Sarah, I'm glad you mentioned CPn, from everything you and others on this site have written about CPn and MS, I'm a believer that it plays a role, at least for some of us.
Bromley, speaking of the Accelerated Cure project, I was looking at old ThisISMS threads and saw a mention by Art of Alberto Ascherio from Harvard who had done some research on EBV and there is a 2005 study on Pubmed that is the same as all the other stuff we've been posting, but I didn't see it anywhere on this site, so here it is...
2005 May 25;293(20):2496-500.
Comment in: JAMA. 2005 May 25;293(20):2536.
Temporal relationship between elevation of epstein-barr virus antibody titers and initial onset of neurological symptoms in multiple sclerosis.
Levin LI, Munger KL, Rubertone MV, Peck CA, Lennette ET, Spiegelman D, Ascherio A.
Division of Preventive Medicine, Walter Reed Army Institute of Research, Silver Spring, Md, USA.
CONTEXT: Infection with Epstein-Barr virus (EBV) has been associated with an increased risk of multiple sclerosis (MS), but the temporal relationship remains unclear.
OBJECTIVE: To determine whether antibodies to EBV are elevated before the onset of MS.
DESIGN, SETTING, AND PARTICIPANTS: Nested case-control study conducted among more than 3 million US military personnel with blood samples collected between 1988 and 2000 and stored in the Department of Defense Serum Repository. Cases were identified as individuals granted temporary or permanent disability because of MS. For each case (n = 83), 2 controls matched by age, sex, race/ethnicity, and dates of blood sample collection were selected. Serial samples collected before the onset of symptoms were available for 69 matched case-control sets.
MAIN OUTCOME MEASURES: Antibodies including IgA against EBV viral capsid antigen (VCA), and IgG against VCA, nuclear antigens (EBNA complex, EBNA-1, and EBNA-2), diffuse and restricted early antigens, and cytomegalovirus.

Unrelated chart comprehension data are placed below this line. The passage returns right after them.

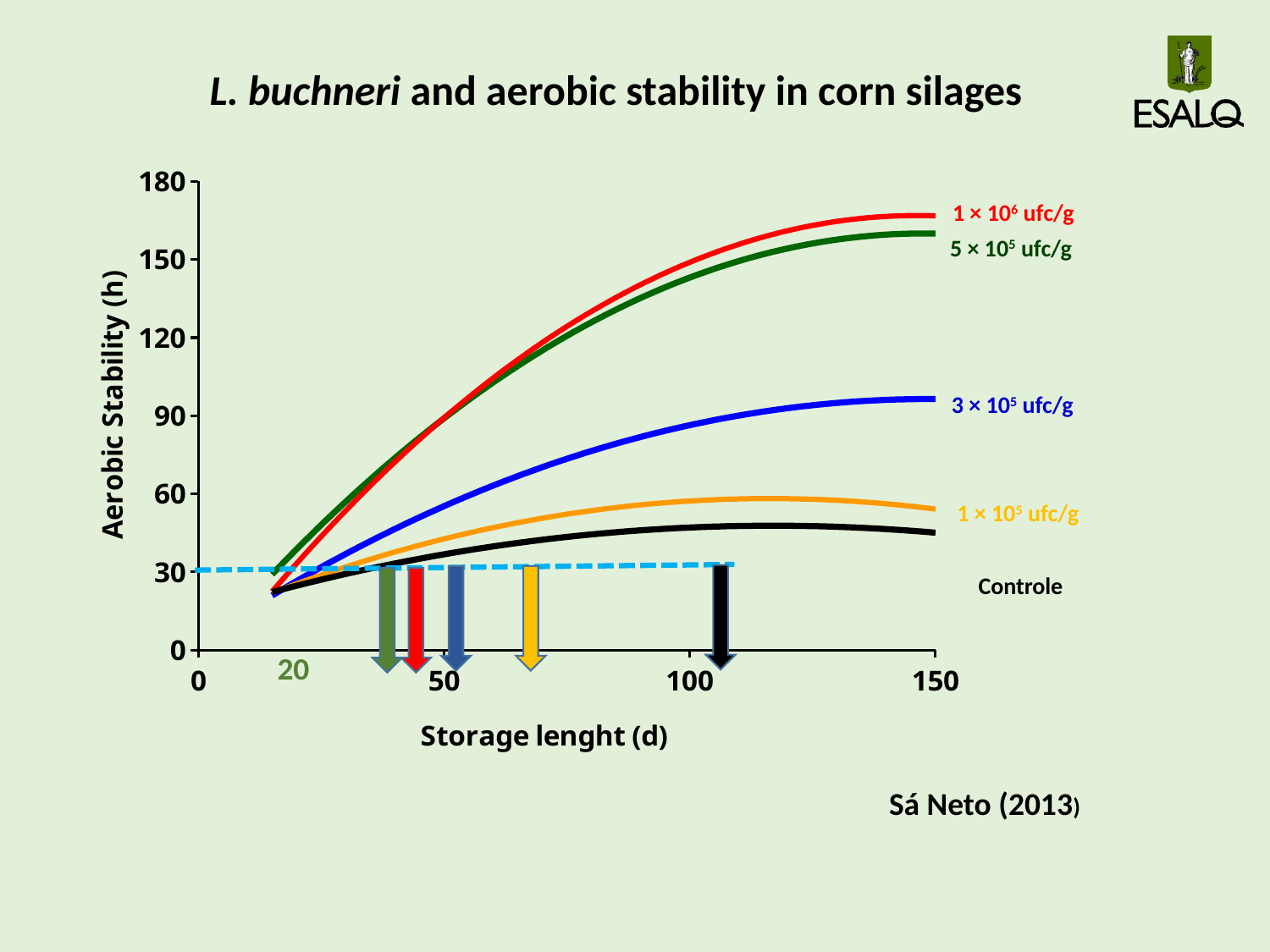
At 150 days, which has higher aerobic stability: the 3 × 10⁵ ufc/g series or the 1 × 10⁵ ufc/g series? 3 × 10⁵ ufc/g Is the aerobic stability of the Controle series at 150 days greater or less than 60 h? less What kind of chart is shown on the slide? line chart Is the aerobic stability of the 1 × 10⁶ ufc/g series at 150 days greater or less than 150 h? greater What is the label of the x axis? Storage lenght (d) Which series has the lowest aerobic stability at 150 days of storage? Controle Is the aerobic stability of the 5 × 10⁵ ufc/g series at 100 days greater or less than 120 h? greater What is the label of the y axis? Aerobic Stability (h) How many series (curves) are labelled on the chart? 5 Does the aerobic stability of the 1 × 10⁶ ufc/g series rise or fall as storage length increases from 20 to 150 days? rise Which series has the highest aerobic stability at 150 days of storage? 1 × 10⁶ ufc/g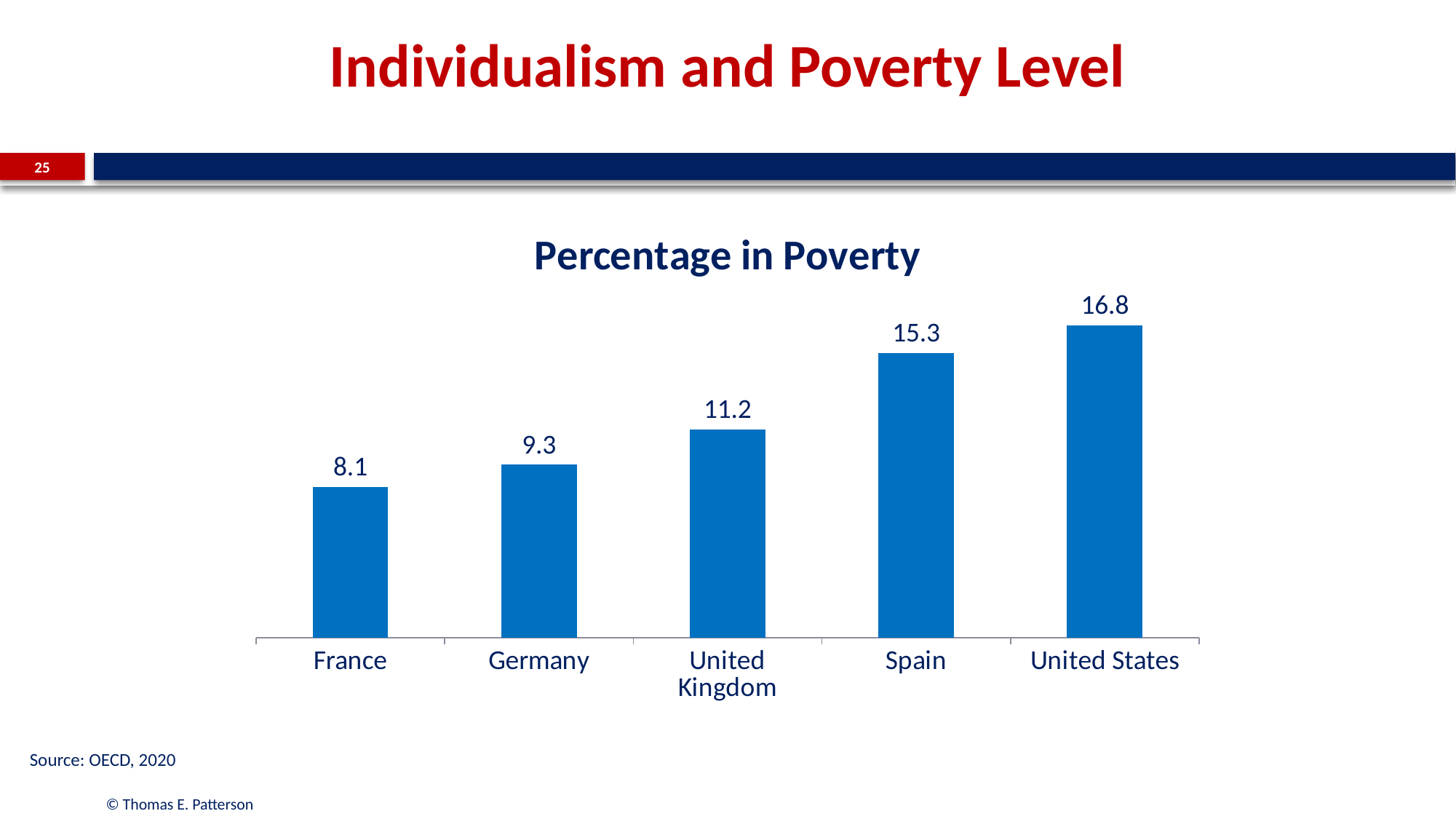
What is the difference between the percentage in poverty for Spain and the United Kingdom? 4.1 Which has a higher percentage in poverty, Germany or Spain? Spain Which country has the lowest percentage in poverty? France Which country has the highest percentage in poverty? United States What kind of chart is shown on the slide? Bar chart What is the difference between the percentage in poverty for the United States and Germany? 7.5 What is the percentage in poverty for France? 8.1 What is the percentage in poverty for the United Kingdom? 11.2 What is the percentage in poverty for Spain? 15.3 How many countries are shown in the chart? 5 Do the values rise or fall from left to right across the countries? Rise What is the title of the chart? Percentage in Poverty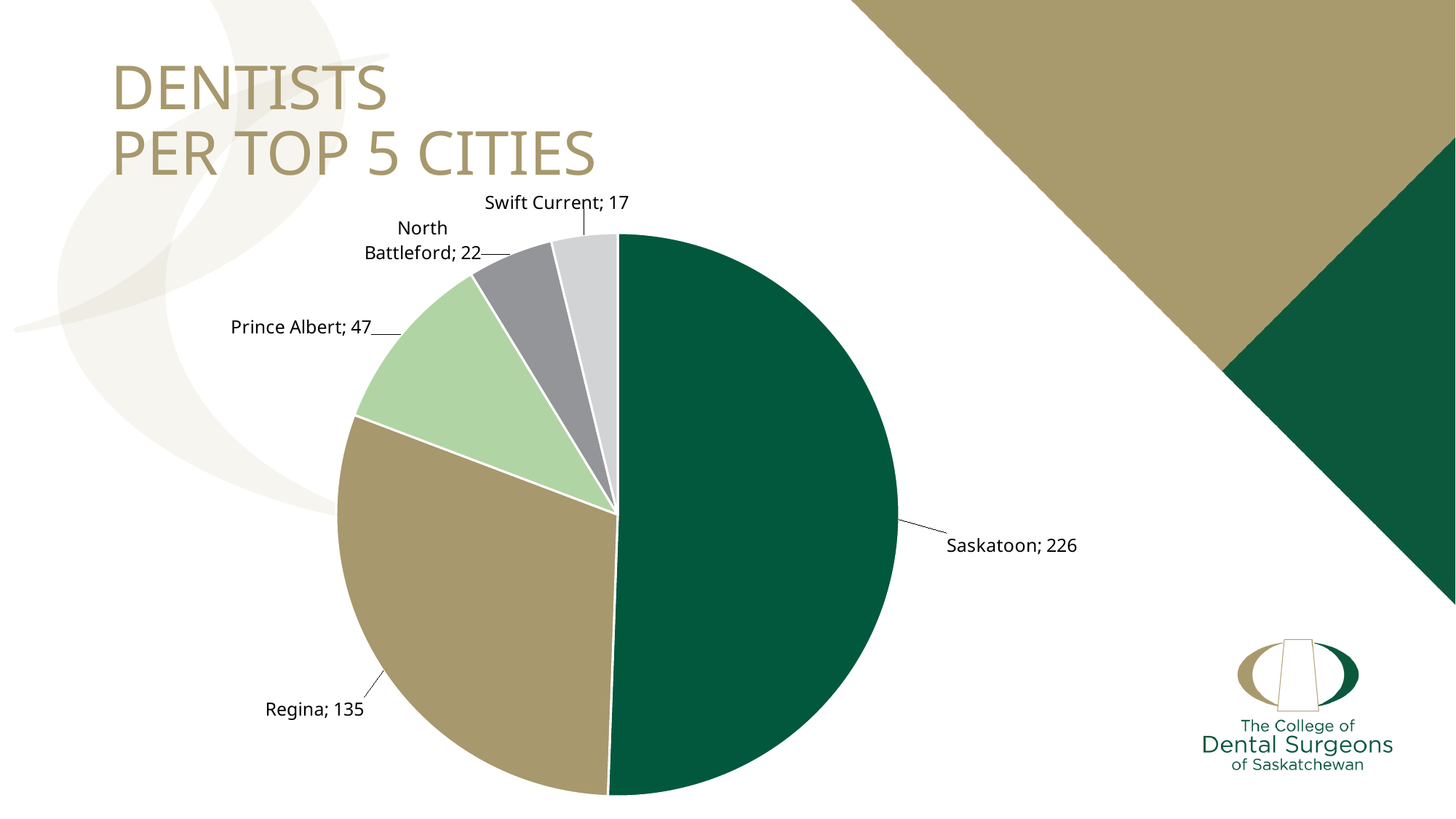
Which has more dentists, North Battleford or Swift Current? North Battleford What is the value shown for Regina in the pie chart? 135 How many cities are shown in the pie chart? 5 What is the title of the slide? DENTISTS PER TOP 5 CITIES How many dentists are shown for Prince Albert? 47 What is the difference between the number of dentists in Saskatoon and in Regina? 91 What type of chart is shown on the slide? Pie chart What value is labelled for North Battleford? 22 How many more dentists does Prince Albert have than North Battleford? 25 How many dentists does the pie chart show for Saskatoon? 226 Which city has the largest slice of the pie chart? Saskatoon Which city has the smallest slice of the pie chart? Swift Current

RESULTS: The average time between blood collection and MS onset was 4 years (range, <1-11 years). The strongest predictors of MS were serum levels of IgG antibodies to EBNA complex or EBNA-1. Among individuals who developed MS, serum antibody titers to EBNA complex were similar to those of controls before the age of 20 years (geometric mean titers: cases = 245, controls = 265), but 2- to 3-fold higher at age 25 years and older (cases = 684, controls = 282; P<.001). The risk of MS increased with these antibody titers; the relative risk (RR) in persons with EBNA complex titers of at least 1280 compared with those with titers less than 80 was 9.4 (95% confidence interval [CI], 2.5-35.4; P for trend <.001). In longitudinal analyses, a 4-fold increase in anti-EBNA complex or anti-EBNA-1 titers during the follow-up was associated with a 3-fold increase in MS risk (EBNA complex: RR , 3.0; 95% CI, 1.3-6.5; EBNA-1: RR, 3.0; 95% CI, 1.2-7.3). No association was found between cytomegalovirus antibodies and MS.
CONCLUSION: These results suggest an age-dependent relationship between EBV infection and development of MS.